Tiga WNI yang terjebak di Pulau Socotra, Yaman, sejak 3 Januari lalu segera dipulangkan ke Indonesia. Hal ini diungkapkan oleh juru bicara Kementerian Luar Negeri (Kemlu) RI, Vahd Nabyl Achmad Mulachela, kepada media di Jakarta, Jumat (9/1). Mereka sedang berada di pulau resor tersebut saat serangan udara dilancarkan pasukan koalisi yang dipimpin Arab Saudi, hingga tak bisa keluar dari pulau.
“Kami telah berhasil mengevakuasi tiga WNI yang sejak akhir Desember lalu tertahan di Pulau Socotra Yaman, akibat keterbatasan akses menuju wilayah tersebut. Pada hari ini Jumat 9 Januari 2026 pukul 14:30 WIB atau pukul 10:30 waktu setempat, ketiga WNI tersebut telah berhasil diterbangkan dari Pulau Socotra menuju kota Jeddah untuk transit. Rencananya pada pukul 17:30 waktu setempat akan melanjutkan perjalanan ke Indonesia. Ketiga WNI tersebut dalam kondisi yang baik,” ungkap Nabyl.

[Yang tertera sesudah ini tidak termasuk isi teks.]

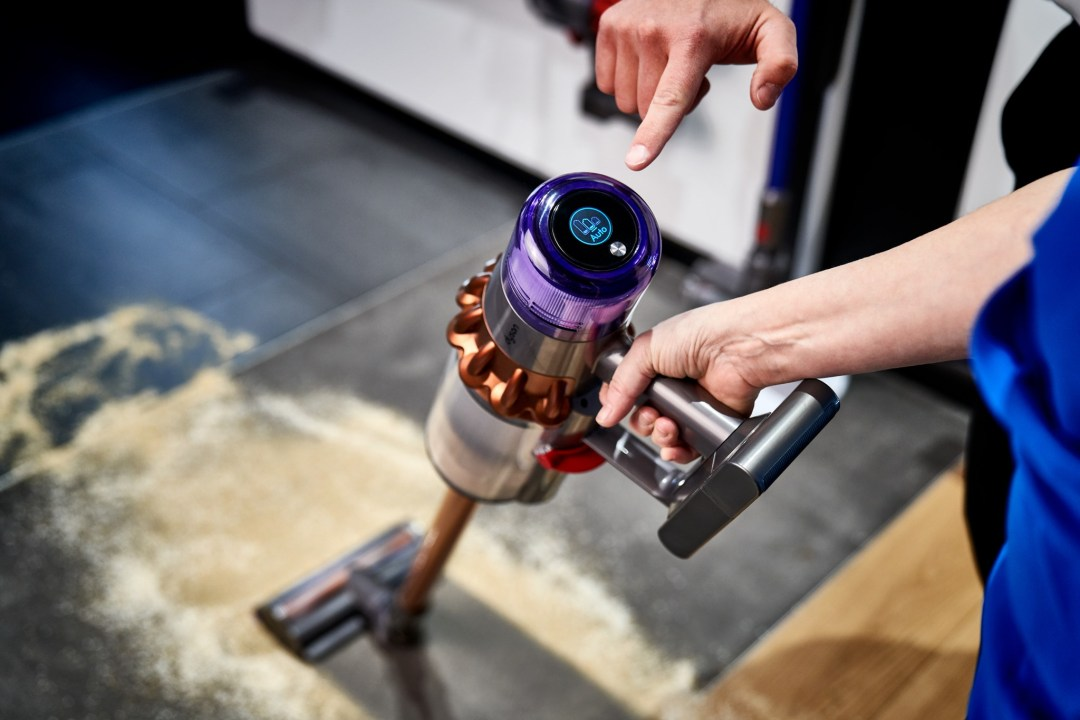 frontier-dyson-hand-vacuum-giveaway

Sebelumnya, KBRI Muscat menerima informasi dari Satgas Perlindungan WNI di Yaman, bahwa terdapat tiga orang WNI yang terjebak di Pulau Socotra pada 3 Januari lalu. Saat kejadian, wilayah udara Yaman ditutup oleh pemerintah Saudi akibat serangan militer ke pelabuhan Mukalla pada 30 Desember 2025.
“Para WNI ini tidak dapat keluar dari Sokotra karena tidak ada penerbangan yang beroperasi. Ketiganya masuk masuk ke Socotra melalui jasa operator wisata yang berbasis di Uni Emirat Arab,” jelas Plt Direktur Perlindungan WNI Kemlu, Heni Hamidah.
Menyusul peningkatan konflik di Yaman, Kemlu RI mengimbau seluruh WNI yang akan melakukan perjalanan ke luar negeri agar senantiasa memperhatikan dan mengikuti himbauan mengenai kondisi di negara tujuan. Warga Indonesia juga diminta untuk mengikuti perkembangan internasional, khususnya jika perjalanan dilakukan menuju tempat-tempat yang rawan dan berbahaya.
Nabyl menambahkan, pemerintah Indonesia mendukung dialog komprehensif yang digagas Arab Saudi agar konflik dapat diselesaikan dengan cara-cara yang kondusif.
“Kita menyambut baik upaya dari Arab Saudi yang menawarkan diri untuk melakukan dialog komprehensif di Riyadh, pada saat ini Indonesia mengambil posisi seperti itu. Untuk kondisi WNI kita sendiri di Yaman Selatan jumlahnya cukup banyak. Alhamdulillah, tidak dilaporkan adanya korban dari WNI,” ujar Nabyl.